Play is usually regarded as something that is pure enjoyment and spontaneous. A recent cartoon pictured a boy complaining because his mother had asked him to carry a small rug up to the top of the house, then portrayed the same boy, after a ten-mile trudge, climbing a steep hill with a load of golf sticks, the perspiration streaming down his face, saying, "This is fine!"

The same task may therefore be regarded as work or play according to the point of view. The difference is the degree of enjoyment, the attitude or feeling toward the thing to be done.

We can control our attention, we can look for interesting things in almost any effort. In either work or play we require a rhythmic alternation between enjoyment and resolute endeavor.

The principles advocated in this book and its companion, "The Smile," should prepare a man for the work and the play of life. Exercises taken at any time should serve as a remedy for the evil effects of hard work of any kind.

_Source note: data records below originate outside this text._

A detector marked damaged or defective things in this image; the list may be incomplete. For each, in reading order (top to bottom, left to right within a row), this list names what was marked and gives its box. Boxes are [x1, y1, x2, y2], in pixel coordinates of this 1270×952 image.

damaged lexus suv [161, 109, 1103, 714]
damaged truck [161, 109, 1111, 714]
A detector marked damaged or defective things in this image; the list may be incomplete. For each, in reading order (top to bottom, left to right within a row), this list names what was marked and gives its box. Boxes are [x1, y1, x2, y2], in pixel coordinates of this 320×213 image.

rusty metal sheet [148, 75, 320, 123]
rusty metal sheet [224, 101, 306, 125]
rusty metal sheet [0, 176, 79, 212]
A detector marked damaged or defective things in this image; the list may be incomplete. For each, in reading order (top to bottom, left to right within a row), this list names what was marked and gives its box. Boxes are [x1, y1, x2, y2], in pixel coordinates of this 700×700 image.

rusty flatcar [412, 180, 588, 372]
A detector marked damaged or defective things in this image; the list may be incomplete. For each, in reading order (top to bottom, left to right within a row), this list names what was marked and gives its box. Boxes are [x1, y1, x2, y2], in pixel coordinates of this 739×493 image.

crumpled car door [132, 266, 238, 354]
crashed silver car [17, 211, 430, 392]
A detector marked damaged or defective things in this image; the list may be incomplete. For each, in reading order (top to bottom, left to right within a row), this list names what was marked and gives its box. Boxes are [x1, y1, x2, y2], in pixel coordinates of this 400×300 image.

The exercises give the best preparation for work and because many of them are taken lying down they do not exhaust but accumulate energy. They also stimulate and develop a harmony and activity of man's whole being.

The shortest and best answer that can be made to the question "How to work" is, to work rhythmically. This is the way Nature works. There is action and reaction.

The law of rhythm, which has already been explained, must be obeyed in our every-day tasks. It applies to every step we take.

One of the best results of these exercises is that they develop a sense of rhythm.

There are many violations of rhythm. One is continuing along one line too long. Work can be so arranged as to be varied. We can work at one thing several hours and then we can deliberately drop it until the next day and take up some other phase of work.

Without rhythm, work becomes drudgery. A more specific violation of rhythm is a failure to relax and to use force only when needed.